# Source document:
....................
I also use internet relay now. When my hearing deteriorated to the point that I could no longer use a telephone, a HoH Texas friend gave me an old TTY. I used it a little bit, but still found that finding a place to put it and remembering to plug it in when I was expecting a call was difficult. We only have one phone line, and with teenagers, guess how that phone line was used? Anyway, there are several ways to access relay through the internet. I use internet relay much more than I ever did the TTY. Our internet access is through our cable line, so I am not tying up the single telephone line that we have. It works very well for me. I use “My IP Relay” through the buddy list on my AOL Instant Messenger. It’s quick and easy to use, but again there are numerous providers of internet relay. If you are looking into it for the first time, ask around and find out from others what they are using and if they like it.

I have the luxury of living in the DC area where there are a great number of monuments, museums, and historical places to visit that have assistive listening devices. In many such places, I only have to switch my CI and hearing aid to t-coil and can hear any of the audio feed or narration that typical hearing people can hear. Many places all over the country have assistive listening devices, and many more are updating what they have or acquiring them for the first time because people like you and I insist on equal access!

Movie theatres are to have assistive listening devices available. I’ve found that they don’t always WORK, but they are to have them available. Insist that they work – and that they check that these devices are working. Also, Insight Cinema at www.insightcinema.org is a great movie website you should check out if you haven’t already done so. They provide updates on theatres in your area that are showing current movies on the big screen with open captioning.
....................
# Available data:
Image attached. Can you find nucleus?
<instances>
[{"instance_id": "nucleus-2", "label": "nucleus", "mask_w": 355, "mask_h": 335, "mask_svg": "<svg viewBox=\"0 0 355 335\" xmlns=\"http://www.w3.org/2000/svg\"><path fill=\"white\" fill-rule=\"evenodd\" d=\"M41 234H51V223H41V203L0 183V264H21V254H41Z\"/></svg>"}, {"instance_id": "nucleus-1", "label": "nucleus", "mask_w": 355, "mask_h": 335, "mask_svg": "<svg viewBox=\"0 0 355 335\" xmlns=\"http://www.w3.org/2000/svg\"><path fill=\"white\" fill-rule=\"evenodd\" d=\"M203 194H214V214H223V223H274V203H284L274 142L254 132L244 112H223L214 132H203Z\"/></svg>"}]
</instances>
....................
# Instructions:
1 > In the passage on hearing access, which relay service does the writer use through the buddy list on AOL Instant Messenger?
2 > Carry the passage on hearing access forward, beginning right after its last sentence.

# Responses in order:
1 > My IP Relay.

2 >
Our post offices now have these wonderful small visual screens available when you go to mail a letter or package. At a glance I can see how much “first class”, “priority”, or “same day” rates are to mail a package. I can easily choose whether or not I want insurance, a stamp that says “fragile” or “perishable”, etc. This has been such a big relief to me, as I really use to hate going to the post office! I can even click on how I want to pay, and whether or not I want a receipt. If I chose to, I could go into the post office and not have to “hear” anyone, nor communicate with anything more than a smile! I do usually go in and say, “Hey, how ya doin’?” and hug their necks though. But that’s just me!

Many places of worship are purchasing inexpensive FM systems that are t-coil compatible, or can be used with ear buds. Some churches think they don’t have the money to purchase these systems. However, if you would like for your church to purchase a system that will help you hear, do the homework FOR them and present them with what you find! I go to a small church, and I am the only person who is HoH and late deafened that attends regularly. When they purchased 3 William’s sound devices with neck loops, receivers and ear buds, they were surprised at how little they really had to spend! There are other similar devices as well, so investigate this if your church does not have this already. I am able to hear what everyone else hears through the PA system through my t-coils now. As a matter of fact, I think that at times I hear BETTER than some of the typical hearing members, as I do not hear the background noise that they contend with each Sunday morning. I also know for a fact that the other devices are checked out regularly! So if you are in a small church, don’t be surprised if you discover that you are helping more than just yourself!

Some churches are able to loop their sanctuaries, which is a real plus if you have t-coils. There is no receiver to carry around, or neck loop to wear… you simply switch to t-coil and you are hearing better. Even this technology has really come down in price, and many organizations like HearingLoop.org and others are finding that more and more places of worship are purchasing this technology for their HoH members. Our church will be building on new property next year, and if you can loop a building during construction, the cost is even more reasonable.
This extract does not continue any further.